## Your instructions
Copy out every line in the records below that contains the word "would". Case counts.

## Recorded data

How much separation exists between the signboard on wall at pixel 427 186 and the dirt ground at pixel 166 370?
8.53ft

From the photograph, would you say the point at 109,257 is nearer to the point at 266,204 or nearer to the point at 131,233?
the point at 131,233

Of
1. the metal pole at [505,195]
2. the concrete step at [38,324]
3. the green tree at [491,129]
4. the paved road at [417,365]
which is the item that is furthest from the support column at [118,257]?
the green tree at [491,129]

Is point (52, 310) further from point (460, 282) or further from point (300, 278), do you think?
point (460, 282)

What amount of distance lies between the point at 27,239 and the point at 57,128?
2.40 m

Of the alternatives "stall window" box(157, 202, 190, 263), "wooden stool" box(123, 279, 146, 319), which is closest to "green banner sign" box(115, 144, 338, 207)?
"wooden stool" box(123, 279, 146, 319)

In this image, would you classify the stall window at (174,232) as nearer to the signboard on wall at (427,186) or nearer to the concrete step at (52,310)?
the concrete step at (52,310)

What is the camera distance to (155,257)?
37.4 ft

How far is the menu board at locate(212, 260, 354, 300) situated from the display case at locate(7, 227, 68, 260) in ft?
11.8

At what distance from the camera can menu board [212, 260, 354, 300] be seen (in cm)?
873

## Response below
From the photograph, would you say the point at 109,257 is nearer to the point at 266,204 or nearer to the point at 131,233?
In this image, would you classify the stall window at (174,232) as nearer to the signboard on wall at (427,186) or nearer to the concrete step at (52,310)?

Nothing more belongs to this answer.